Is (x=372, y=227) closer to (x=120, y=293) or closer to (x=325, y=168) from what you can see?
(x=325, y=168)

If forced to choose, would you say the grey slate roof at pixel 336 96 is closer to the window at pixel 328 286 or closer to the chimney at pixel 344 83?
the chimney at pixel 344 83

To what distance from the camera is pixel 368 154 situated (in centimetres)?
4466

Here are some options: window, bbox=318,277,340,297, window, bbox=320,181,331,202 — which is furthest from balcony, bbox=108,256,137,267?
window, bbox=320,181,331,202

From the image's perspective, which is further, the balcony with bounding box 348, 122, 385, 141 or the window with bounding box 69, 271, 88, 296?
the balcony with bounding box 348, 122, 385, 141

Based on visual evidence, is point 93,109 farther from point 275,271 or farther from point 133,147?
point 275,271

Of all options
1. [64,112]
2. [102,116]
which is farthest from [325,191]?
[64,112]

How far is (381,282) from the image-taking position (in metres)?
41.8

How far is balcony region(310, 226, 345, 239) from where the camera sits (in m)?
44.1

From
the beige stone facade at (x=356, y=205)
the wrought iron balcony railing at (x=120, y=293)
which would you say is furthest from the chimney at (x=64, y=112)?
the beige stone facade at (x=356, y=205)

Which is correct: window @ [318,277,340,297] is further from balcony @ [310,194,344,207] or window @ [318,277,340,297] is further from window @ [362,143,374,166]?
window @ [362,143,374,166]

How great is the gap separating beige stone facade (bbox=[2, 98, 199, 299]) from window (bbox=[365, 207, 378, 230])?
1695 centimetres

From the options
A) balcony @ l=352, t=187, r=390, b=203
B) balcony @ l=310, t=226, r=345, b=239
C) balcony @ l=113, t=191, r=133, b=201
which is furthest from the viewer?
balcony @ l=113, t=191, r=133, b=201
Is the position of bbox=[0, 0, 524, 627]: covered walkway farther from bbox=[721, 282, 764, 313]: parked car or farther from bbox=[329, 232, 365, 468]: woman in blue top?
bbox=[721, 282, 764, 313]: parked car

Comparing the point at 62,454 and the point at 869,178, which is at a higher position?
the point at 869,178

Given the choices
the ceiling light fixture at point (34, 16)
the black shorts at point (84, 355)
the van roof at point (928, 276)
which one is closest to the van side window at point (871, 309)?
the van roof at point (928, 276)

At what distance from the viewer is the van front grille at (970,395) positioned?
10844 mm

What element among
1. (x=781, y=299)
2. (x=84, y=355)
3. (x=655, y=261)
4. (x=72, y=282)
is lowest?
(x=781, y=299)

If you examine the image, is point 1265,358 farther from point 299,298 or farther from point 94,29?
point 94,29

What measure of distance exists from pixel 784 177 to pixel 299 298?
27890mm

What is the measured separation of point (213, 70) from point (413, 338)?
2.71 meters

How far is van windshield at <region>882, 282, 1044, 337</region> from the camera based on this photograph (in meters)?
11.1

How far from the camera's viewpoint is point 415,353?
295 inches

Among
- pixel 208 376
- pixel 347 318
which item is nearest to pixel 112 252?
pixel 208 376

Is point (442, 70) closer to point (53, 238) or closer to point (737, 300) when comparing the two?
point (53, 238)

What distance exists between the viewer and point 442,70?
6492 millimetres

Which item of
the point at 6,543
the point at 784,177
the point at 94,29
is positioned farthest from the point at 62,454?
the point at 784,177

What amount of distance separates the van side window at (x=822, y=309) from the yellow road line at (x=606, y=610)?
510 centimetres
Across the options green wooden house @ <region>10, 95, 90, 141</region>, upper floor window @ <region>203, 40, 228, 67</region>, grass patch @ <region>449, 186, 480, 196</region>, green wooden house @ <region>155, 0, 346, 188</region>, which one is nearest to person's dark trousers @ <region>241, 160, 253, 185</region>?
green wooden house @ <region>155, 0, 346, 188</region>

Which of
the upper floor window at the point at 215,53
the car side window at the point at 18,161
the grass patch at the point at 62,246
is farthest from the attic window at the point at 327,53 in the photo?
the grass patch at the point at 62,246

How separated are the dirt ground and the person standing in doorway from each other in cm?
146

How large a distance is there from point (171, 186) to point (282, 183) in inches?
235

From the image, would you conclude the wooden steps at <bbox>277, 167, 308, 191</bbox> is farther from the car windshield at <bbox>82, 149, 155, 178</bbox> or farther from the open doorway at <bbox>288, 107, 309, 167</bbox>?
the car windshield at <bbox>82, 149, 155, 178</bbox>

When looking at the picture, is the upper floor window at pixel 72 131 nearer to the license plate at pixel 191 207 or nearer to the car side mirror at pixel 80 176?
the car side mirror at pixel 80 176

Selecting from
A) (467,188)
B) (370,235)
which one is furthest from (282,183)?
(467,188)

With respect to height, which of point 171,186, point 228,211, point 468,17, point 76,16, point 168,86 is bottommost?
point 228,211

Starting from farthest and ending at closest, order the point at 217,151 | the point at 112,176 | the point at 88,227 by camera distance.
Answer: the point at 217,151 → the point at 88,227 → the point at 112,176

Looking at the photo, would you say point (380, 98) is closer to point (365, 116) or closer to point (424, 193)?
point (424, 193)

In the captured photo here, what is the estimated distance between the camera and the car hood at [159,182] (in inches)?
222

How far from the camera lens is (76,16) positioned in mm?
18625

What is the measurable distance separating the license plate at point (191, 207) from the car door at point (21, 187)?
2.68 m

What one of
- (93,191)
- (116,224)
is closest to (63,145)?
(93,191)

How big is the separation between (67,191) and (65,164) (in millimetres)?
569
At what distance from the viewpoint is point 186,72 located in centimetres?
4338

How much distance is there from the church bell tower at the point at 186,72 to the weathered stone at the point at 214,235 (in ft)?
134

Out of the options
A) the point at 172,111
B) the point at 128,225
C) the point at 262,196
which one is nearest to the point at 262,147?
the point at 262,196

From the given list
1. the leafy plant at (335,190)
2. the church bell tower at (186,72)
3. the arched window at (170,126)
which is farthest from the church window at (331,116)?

○ ○ ○

# Work to complete
Reproduce every one of the records above line for line, with no changes to any wording, numbers, or punctuation.

# Full answer
Is (x=372, y=227) closer to (x=120, y=293) or closer to (x=325, y=168) from what you can see?
(x=325, y=168)

If forced to choose, would you say the grey slate roof at pixel 336 96 is closer to the window at pixel 328 286 or closer to the chimney at pixel 344 83?
the chimney at pixel 344 83

To what distance from the camera is pixel 368 154 situated (in centimetres)?
4466

Here are some options: window, bbox=318,277,340,297, window, bbox=320,181,331,202 — which is furthest from balcony, bbox=108,256,137,267?
window, bbox=320,181,331,202

From the image's perspective, which is further, the balcony with bounding box 348, 122, 385, 141 or the window with bounding box 69, 271, 88, 296?
the balcony with bounding box 348, 122, 385, 141

Based on visual evidence, is point 93,109 farther from point 275,271 or farther from point 133,147?
point 275,271

Of all options
1. [64,112]
2. [102,116]
which is farthest from [325,191]?
[64,112]

How far is (381,282) from the image-taking position (in metres)?
41.8

How far is balcony region(310, 226, 345, 239) from where the camera sits (in m)?
44.1

From
the beige stone facade at (x=356, y=205)
the wrought iron balcony railing at (x=120, y=293)
which would you say is furthest from the chimney at (x=64, y=112)?
the beige stone facade at (x=356, y=205)

Which is correct: window @ [318,277,340,297] is further from balcony @ [310,194,344,207] or window @ [318,277,340,297] is further from window @ [362,143,374,166]?
window @ [362,143,374,166]

How great is the gap separating beige stone facade (bbox=[2, 98, 199, 299]) from window (bbox=[365, 207, 378, 230])?
1695 centimetres

From the options
A) balcony @ l=352, t=187, r=390, b=203
B) balcony @ l=310, t=226, r=345, b=239
C) balcony @ l=113, t=191, r=133, b=201
which is furthest from the viewer?
balcony @ l=113, t=191, r=133, b=201
Is the position of bbox=[0, 0, 524, 627]: covered walkway farther from bbox=[721, 282, 764, 313]: parked car or farther from bbox=[329, 232, 365, 468]: woman in blue top?
bbox=[721, 282, 764, 313]: parked car

Comparing the point at 62,454 and the point at 869,178, which is at a higher position?
the point at 869,178

Given the choices
the ceiling light fixture at point (34, 16)
the black shorts at point (84, 355)
the van roof at point (928, 276)
which one is closest to the van side window at point (871, 309)?
the van roof at point (928, 276)

At what distance from the viewer is the van front grille at (970,395) positioned?
10844 mm

What element among
1. (x=781, y=299)
2. (x=84, y=355)
3. (x=655, y=261)
4. (x=72, y=282)
is lowest?
(x=781, y=299)

If you examine the image, is point 1265,358 farther from point 299,298 or farther from point 94,29?
point 94,29

What measure of distance exists from pixel 784 177 to pixel 299 298?
27890mm

What is the measured separation of point (213, 70) from point (413, 338)?
2.71 meters

How far is van windshield at <region>882, 282, 1044, 337</region> from the camera based on this photograph (in meters)?
11.1

How far from the camera's viewpoint is point 415,353?
295 inches

Among
- pixel 208 376
- pixel 347 318
which item is nearest to pixel 112 252?
pixel 208 376

Is point (442, 70) closer to point (53, 238) or closer to point (737, 300) when comparing the two?
point (53, 238)

What distance exists between the viewer and point 442,70?
6492 millimetres

Which item of
the point at 6,543
the point at 784,177
the point at 94,29
is positioned farthest from the point at 62,454?
the point at 784,177

What amount of distance separates the van side window at (x=822, y=309) from the yellow road line at (x=606, y=610)?
510 centimetres
Across the options green wooden house @ <region>10, 95, 90, 141</region>, upper floor window @ <region>203, 40, 228, 67</region>, grass patch @ <region>449, 186, 480, 196</region>, green wooden house @ <region>155, 0, 346, 188</region>, which one is nearest to person's dark trousers @ <region>241, 160, 253, 185</region>?
green wooden house @ <region>155, 0, 346, 188</region>

Which of
the upper floor window at the point at 215,53
the car side window at the point at 18,161
the grass patch at the point at 62,246
is farthest from the attic window at the point at 327,53 in the photo?
the grass patch at the point at 62,246

How separated are the dirt ground and the person standing in doorway from each other in cm?
146

How large a distance is there from point (171, 186) to point (282, 183) in inches?
235

From the image, would you conclude the wooden steps at <bbox>277, 167, 308, 191</bbox> is farther from the car windshield at <bbox>82, 149, 155, 178</bbox> or farther from the open doorway at <bbox>288, 107, 309, 167</bbox>?
the car windshield at <bbox>82, 149, 155, 178</bbox>

When looking at the picture, is the upper floor window at pixel 72 131 nearer to the license plate at pixel 191 207 or nearer to the car side mirror at pixel 80 176?
the car side mirror at pixel 80 176

Selecting from
A) (467,188)
B) (370,235)
which one is furthest from (282,183)?
(467,188)

With respect to height, which of point 171,186, point 228,211, point 468,17, point 76,16, point 168,86 is bottommost?
point 228,211

Starting from farthest and ending at closest, order the point at 217,151 | the point at 112,176 | the point at 88,227 by camera distance.
Answer: the point at 217,151 → the point at 88,227 → the point at 112,176

Looking at the photo, would you say point (380, 98) is closer to point (365, 116) or closer to point (424, 193)?
point (424, 193)

In the captured photo here, what is the estimated distance between the camera and the car hood at [159,182] (in inches)?
222

How far from the camera lens is (76,16) positioned in mm?
18625

What is the measurable distance separating the license plate at point (191, 207) from the car door at point (21, 187)?
2.68 m

What one of
- (93,191)
- (116,224)
is closest to (63,145)?
(93,191)

How big is the separation between (67,191) and (65,164) (in millimetres)?
569
At what distance from the viewpoint is point 186,72 located in centimetres?
4338

How much distance is there from the church bell tower at the point at 186,72 to the weathered stone at the point at 214,235 (in ft)?
134

Out of the options
A) the point at 172,111
B) the point at 128,225
C) the point at 262,196
which one is nearest to the point at 262,147?
the point at 262,196

From the given list
1. the leafy plant at (335,190)
2. the church bell tower at (186,72)
3. the arched window at (170,126)
which is farthest from the church window at (331,116)?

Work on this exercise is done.